Selanjutnya diperagakan fatele dan famanu-manu. Tarian Fatele adalah tarian tunggal yang dimulai dengan melompat di tempat
sambil memegang tombak dan perisai. Ketika melompat, pertama-tama perisai
di hentakkan di lutut dan ketika di udara ujung kaki menyepak perisai.

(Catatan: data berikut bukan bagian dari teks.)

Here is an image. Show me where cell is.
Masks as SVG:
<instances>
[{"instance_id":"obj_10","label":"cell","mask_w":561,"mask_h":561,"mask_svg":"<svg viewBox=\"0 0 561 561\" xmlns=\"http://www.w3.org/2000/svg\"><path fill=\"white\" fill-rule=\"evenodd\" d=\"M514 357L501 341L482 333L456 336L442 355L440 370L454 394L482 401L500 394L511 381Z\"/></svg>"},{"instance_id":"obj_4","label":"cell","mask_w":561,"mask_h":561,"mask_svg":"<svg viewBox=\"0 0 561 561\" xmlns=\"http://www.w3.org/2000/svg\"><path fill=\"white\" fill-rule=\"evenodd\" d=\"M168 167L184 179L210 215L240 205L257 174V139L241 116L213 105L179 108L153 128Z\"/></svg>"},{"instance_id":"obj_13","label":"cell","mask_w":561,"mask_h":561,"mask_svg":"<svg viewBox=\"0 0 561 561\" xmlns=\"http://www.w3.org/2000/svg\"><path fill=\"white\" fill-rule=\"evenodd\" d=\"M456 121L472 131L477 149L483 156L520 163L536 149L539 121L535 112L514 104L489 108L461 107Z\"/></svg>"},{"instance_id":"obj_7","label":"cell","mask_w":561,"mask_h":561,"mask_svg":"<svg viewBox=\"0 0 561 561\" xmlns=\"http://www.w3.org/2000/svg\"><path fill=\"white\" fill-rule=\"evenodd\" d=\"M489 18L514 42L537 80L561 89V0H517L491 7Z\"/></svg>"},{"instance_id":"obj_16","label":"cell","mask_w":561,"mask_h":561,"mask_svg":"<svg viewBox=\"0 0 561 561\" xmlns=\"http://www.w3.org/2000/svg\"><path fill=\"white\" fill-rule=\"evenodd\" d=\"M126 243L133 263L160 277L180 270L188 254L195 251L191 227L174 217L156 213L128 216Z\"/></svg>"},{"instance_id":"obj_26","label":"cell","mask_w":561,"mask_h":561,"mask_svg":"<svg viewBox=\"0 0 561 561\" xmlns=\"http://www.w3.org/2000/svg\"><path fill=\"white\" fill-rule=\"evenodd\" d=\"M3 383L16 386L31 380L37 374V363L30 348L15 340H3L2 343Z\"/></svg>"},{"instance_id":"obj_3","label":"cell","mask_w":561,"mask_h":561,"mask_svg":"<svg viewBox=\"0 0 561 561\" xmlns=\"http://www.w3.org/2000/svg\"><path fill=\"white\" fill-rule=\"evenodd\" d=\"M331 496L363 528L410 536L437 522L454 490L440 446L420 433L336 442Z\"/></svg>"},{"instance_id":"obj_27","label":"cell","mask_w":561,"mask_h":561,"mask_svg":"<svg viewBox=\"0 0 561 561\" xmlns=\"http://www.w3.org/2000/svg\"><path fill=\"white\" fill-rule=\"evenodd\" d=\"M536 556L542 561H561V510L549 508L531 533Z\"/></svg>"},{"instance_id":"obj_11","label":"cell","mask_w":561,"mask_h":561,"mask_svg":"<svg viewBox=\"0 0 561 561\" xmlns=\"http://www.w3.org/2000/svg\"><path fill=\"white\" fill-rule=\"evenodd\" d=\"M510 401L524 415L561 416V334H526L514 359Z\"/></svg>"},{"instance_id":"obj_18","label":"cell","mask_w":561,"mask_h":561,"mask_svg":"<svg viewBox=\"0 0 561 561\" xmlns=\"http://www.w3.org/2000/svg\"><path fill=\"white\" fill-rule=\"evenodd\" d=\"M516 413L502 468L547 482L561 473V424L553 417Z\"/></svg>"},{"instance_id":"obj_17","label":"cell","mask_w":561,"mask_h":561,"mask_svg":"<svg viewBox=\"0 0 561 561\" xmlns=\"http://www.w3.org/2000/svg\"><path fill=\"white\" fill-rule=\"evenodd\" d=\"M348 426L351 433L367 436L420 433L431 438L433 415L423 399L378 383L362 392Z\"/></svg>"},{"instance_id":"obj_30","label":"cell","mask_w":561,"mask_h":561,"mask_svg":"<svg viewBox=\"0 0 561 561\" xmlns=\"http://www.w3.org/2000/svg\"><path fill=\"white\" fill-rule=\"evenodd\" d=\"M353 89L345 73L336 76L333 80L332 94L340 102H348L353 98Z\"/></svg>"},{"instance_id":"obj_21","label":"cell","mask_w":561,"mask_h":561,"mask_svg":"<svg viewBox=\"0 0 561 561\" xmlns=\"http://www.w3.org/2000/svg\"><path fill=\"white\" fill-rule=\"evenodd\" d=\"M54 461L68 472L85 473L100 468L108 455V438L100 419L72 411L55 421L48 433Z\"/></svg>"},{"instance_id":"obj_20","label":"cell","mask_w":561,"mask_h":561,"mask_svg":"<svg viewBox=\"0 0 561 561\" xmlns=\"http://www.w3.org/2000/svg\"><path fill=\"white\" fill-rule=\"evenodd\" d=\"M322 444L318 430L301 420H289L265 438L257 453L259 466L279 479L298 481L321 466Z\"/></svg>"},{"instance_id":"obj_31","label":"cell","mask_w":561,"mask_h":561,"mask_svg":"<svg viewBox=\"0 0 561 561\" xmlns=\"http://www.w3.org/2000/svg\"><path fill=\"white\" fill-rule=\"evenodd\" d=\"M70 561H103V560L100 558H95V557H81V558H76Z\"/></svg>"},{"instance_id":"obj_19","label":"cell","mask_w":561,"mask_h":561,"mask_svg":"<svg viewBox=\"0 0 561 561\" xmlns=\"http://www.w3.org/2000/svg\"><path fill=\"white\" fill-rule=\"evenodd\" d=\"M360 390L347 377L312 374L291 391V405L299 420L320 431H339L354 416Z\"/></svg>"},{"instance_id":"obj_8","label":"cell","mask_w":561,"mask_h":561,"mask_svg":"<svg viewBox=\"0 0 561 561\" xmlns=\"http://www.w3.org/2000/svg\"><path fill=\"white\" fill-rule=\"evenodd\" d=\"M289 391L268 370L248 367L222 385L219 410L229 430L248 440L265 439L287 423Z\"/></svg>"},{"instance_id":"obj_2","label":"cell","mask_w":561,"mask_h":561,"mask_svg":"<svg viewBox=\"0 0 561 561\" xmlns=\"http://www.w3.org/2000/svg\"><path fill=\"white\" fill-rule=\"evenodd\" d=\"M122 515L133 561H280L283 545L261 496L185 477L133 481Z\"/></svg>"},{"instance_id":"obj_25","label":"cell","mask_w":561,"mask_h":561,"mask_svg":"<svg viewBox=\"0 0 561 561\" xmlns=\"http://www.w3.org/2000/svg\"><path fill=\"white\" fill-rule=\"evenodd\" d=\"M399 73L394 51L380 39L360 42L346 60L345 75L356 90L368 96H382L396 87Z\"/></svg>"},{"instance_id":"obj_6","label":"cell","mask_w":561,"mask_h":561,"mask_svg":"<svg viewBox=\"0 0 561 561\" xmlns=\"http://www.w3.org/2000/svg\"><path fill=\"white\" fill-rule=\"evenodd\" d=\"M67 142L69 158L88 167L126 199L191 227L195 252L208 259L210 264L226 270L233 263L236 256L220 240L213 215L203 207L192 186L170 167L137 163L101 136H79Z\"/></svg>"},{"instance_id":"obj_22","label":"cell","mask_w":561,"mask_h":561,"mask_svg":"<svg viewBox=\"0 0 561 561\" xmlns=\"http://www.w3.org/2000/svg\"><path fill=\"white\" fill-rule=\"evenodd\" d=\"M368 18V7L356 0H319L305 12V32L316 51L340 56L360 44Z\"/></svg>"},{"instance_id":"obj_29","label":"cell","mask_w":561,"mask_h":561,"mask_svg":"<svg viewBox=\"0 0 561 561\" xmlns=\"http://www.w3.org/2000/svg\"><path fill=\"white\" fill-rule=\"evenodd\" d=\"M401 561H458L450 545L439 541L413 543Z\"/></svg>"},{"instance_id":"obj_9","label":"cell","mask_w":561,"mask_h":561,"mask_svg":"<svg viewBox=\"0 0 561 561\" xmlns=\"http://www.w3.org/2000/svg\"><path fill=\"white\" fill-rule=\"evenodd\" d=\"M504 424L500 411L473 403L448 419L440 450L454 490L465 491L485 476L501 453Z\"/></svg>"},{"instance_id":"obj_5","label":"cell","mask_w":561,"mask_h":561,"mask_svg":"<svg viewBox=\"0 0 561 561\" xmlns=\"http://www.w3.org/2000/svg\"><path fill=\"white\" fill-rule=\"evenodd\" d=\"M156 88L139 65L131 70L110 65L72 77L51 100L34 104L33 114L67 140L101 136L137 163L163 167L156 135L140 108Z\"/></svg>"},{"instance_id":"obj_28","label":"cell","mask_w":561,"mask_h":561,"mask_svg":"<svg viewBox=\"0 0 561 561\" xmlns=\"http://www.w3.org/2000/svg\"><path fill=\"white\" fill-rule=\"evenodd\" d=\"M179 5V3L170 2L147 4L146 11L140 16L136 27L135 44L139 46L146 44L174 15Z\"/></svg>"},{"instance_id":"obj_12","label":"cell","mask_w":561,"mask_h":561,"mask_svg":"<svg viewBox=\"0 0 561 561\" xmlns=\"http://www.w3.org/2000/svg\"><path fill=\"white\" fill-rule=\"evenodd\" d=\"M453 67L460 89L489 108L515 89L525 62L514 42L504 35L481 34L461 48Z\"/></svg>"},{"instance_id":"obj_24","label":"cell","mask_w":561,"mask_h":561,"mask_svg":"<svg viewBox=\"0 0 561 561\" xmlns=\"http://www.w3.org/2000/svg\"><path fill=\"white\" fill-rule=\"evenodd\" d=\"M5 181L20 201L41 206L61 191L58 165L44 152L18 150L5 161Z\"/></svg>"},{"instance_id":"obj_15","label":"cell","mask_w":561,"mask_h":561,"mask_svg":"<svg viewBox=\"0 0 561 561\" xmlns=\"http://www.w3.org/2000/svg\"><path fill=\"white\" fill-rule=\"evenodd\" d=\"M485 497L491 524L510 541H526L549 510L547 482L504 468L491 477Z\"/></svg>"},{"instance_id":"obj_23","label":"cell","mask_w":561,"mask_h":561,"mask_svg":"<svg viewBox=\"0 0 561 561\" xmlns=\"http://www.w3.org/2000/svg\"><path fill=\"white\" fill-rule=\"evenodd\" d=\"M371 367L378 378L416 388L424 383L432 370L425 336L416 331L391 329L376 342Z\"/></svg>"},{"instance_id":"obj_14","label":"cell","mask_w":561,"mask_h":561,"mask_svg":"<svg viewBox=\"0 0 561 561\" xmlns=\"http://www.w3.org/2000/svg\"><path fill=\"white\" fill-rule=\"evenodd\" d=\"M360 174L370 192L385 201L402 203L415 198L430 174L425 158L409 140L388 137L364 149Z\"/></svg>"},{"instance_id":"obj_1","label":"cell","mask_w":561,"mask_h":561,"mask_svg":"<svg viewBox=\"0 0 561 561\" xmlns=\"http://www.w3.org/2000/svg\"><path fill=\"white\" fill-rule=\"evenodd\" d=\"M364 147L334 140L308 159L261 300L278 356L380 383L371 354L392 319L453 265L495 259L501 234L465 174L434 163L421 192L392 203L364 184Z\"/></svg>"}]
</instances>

Secara tradisionil, lompatan ini harus dilakukan dalam jumlah ganjil
(satu, tiga, lima kali dst). Tidak boleh dalam jumlah genap. Lompatan yang baik adalah jika si fatele
tidak bergeser dari tempatnya setelah beberapa kali melompat. Selanjutnya di peragakan bagaimana
mempergunakan tombak dan pedang secara berurutan. Adegan ini kemudian diakhiri dengan
famanumanu, yaitu tarian yang memperlihatkan bagaimana pahlawan dari banua
tersebut mengalahkan musuh dalam sebuah duel (pertarungan satu
lawan satu). Esensi dari bagian ini
adalah melaporkan bagaimana pahlawan desa tersebut mengalahkan musuh yang
menyerang mereka.
Fatele! Tarian teatrikal ini dibuka
dan ditutup dengan fanoho'o. Sebuah teriakan dari seorang pemain yang
menyerukan untuk bersatu, dan dijawab oleh semua pemain dengan teriakan
melengking. Inilah Fatele, Tari perang
yang tidak haus perang, tidak ingin menjajah dan tidak ingin dijajah. Fatele,
adalah tarian untuk survive, mungkin
inilah yang mnyebabkan ada banyak desa besar di Teluk Dalam, Nias Selatan.
Taaaaaarihumőhő banuaaa Hiliiiiisimaetanő... Hu!! Ba hizale!! Demikianlah
teriakan survival tersebut melengking-lengking di udara.